Promotional single by Justin Bieber
- Released: May 11, 2012
- Genre: Pop
- Length: 3:39
- Label: Island, RBMG, Schoolboy
- Songwriters: Justin Bieber, Nasri, Jacob Pena, Adam Messinger, Tom Strahle
- Producers: Justin Bieber, Adam Messinger

Justin Bieber promotional singles chronology
| "Never Let You Go" (2010) | "Turn to You (Mother's Day Dedication)" (2012) | "Die in Your Arms" (2012) |

Music video
- "Never Let You Go" on YouTube

= Turn to You (Mother's Day Dedication) =

"Turn to You (Mother's Day Dedication)" is a song by Canadian singer Justin Bieber. It was released on May 11, 2012, two days before Mother's Day.

==Background==
The song was written and composed by Bieber, Nasri, Jacob Pena, Adam Messinger, and Tom Strahle. It was produced by Bieber alongside Adam Messinger for his third album, Believe, but was ultimately not included and instead released as a standalone single.

◆ ◆ ◆ ◆ ◆

> _ABOUT THIS TASK_: Extract the song article word for word from "Music video" to "before Mother's Day.". Base your work on the song article alone.

> _RECORDED INFORMATION_:
◆ ◆ ◆ ◆ ◆

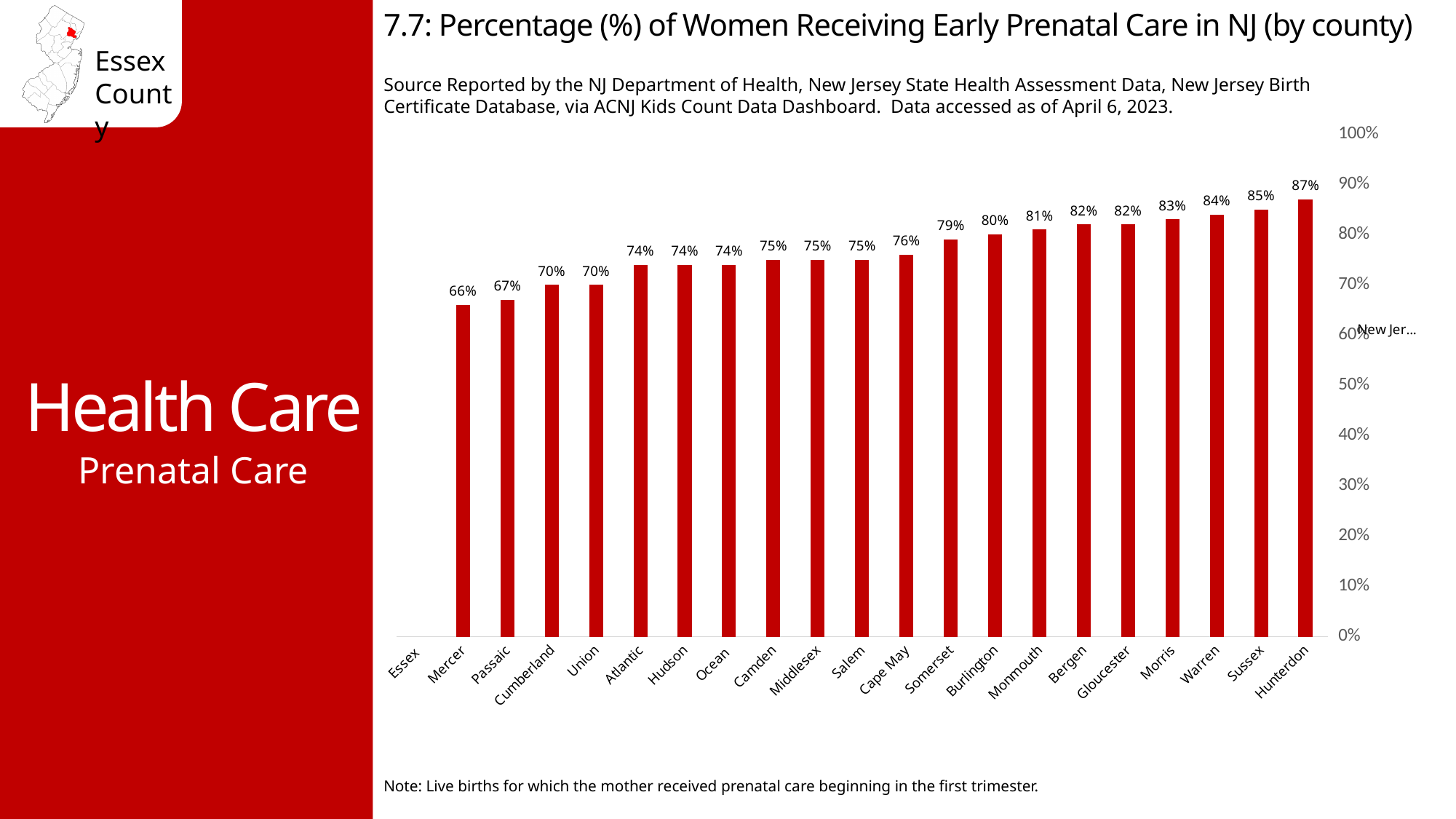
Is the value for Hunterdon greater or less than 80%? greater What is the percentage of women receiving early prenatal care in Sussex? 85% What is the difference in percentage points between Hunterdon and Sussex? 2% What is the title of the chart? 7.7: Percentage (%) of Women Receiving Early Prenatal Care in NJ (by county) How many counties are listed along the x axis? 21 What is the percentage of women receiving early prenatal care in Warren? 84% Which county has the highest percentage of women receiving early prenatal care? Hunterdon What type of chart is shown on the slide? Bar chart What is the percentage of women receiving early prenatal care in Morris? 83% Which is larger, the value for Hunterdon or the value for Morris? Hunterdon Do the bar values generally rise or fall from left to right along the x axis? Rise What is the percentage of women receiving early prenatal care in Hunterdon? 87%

◆ ◆ ◆ ◆ ◆

> _REPLY TO THE TASK_:
Music video
- "Never Let You Go" on YouTube

= Turn to You (Mother's Day Dedication) =

"Turn to You (Mother's Day Dedication)" is a song by Canadian singer Justin Bieber. It was released on May 11, 2012, two days before Mother's Day.